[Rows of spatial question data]

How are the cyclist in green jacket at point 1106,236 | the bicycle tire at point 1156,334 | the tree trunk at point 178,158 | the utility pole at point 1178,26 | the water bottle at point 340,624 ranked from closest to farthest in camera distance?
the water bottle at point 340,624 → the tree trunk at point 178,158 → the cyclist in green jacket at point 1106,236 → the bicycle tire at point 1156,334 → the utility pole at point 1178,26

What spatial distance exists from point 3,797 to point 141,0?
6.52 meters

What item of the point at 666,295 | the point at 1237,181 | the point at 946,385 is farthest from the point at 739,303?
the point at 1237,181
---
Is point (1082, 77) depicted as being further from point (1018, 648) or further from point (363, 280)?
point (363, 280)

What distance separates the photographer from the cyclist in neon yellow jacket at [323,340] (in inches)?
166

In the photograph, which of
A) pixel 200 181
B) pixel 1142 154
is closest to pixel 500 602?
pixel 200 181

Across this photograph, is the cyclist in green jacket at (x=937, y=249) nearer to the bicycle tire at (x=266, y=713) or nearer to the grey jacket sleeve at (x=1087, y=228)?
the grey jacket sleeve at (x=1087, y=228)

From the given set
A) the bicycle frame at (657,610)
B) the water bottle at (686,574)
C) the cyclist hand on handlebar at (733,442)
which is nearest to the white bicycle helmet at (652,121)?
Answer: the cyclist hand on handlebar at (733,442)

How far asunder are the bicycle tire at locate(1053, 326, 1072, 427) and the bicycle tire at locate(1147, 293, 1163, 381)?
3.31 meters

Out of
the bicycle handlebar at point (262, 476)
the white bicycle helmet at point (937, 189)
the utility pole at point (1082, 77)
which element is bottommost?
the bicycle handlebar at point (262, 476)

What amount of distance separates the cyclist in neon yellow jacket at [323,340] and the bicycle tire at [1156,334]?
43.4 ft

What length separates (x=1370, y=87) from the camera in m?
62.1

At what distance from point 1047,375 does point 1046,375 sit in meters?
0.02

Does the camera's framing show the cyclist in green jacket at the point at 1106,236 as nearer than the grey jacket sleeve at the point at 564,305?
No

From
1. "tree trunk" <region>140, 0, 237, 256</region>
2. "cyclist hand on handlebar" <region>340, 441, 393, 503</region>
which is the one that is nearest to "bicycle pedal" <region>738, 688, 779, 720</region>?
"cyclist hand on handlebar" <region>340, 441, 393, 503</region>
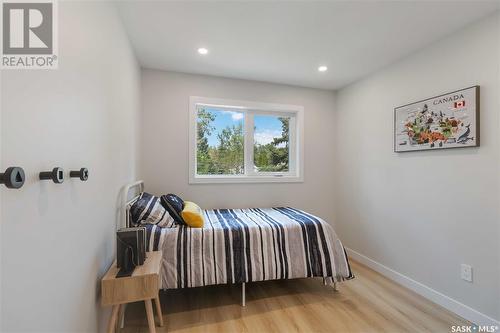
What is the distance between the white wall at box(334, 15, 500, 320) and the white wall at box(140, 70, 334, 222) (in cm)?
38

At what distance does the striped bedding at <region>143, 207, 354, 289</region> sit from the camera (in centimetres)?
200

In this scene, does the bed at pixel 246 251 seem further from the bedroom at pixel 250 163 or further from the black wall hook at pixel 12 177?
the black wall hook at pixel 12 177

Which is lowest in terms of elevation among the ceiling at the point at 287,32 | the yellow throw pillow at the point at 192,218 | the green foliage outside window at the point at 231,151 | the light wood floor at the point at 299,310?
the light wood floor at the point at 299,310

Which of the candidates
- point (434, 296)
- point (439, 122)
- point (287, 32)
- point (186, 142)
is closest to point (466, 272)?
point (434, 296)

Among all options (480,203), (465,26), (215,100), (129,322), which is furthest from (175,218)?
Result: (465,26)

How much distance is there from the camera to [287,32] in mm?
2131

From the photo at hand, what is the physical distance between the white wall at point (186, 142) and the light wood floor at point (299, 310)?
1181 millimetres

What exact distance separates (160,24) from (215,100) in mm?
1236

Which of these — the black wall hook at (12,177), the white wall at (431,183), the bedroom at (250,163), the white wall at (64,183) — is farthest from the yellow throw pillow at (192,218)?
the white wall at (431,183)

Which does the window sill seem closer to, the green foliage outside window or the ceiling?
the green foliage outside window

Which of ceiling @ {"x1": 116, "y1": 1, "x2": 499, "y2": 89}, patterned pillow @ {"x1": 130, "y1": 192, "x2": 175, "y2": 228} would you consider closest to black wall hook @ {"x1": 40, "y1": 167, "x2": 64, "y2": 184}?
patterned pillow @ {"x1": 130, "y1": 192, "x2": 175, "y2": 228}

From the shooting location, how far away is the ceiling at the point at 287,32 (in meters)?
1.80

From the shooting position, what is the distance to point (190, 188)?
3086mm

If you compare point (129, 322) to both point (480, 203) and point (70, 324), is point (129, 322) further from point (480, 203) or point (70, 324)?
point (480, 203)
* * *
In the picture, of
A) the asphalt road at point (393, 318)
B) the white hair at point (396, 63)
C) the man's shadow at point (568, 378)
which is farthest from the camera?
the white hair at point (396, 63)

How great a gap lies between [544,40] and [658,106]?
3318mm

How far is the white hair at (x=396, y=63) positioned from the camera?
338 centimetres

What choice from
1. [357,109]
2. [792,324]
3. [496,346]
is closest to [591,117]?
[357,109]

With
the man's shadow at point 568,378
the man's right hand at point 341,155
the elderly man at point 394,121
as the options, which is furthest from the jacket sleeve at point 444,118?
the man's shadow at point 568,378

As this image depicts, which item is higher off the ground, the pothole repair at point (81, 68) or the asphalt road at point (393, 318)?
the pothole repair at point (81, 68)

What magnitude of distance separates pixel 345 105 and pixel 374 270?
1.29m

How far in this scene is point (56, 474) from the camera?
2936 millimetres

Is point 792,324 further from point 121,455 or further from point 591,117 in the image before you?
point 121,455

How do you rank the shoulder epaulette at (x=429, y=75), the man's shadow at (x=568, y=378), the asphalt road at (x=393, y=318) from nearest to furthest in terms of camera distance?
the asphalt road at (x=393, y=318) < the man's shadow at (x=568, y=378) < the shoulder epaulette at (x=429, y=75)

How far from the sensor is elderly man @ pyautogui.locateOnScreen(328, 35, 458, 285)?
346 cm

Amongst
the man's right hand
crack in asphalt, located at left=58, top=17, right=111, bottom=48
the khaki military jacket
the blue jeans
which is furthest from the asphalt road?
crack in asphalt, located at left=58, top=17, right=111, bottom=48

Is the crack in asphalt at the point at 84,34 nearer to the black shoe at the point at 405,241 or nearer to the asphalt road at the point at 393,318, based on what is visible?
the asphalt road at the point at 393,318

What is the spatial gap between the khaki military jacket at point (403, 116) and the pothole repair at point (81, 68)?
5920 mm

__WHAT THIS TASK INVOLVES__
Locate every row above that contains the word "light" and copy each one in full. Case counts.

__RESULT OF THIS TASK__
Which is lowest in terms of elevation among the ceiling at the point at 287,32 | the yellow throw pillow at the point at 192,218 | the green foliage outside window at the point at 231,151 | the light wood floor at the point at 299,310?
the light wood floor at the point at 299,310
From the photo at hand, what is the physical distance between the white wall at point (186, 142) and the light wood floor at point (299, 310)?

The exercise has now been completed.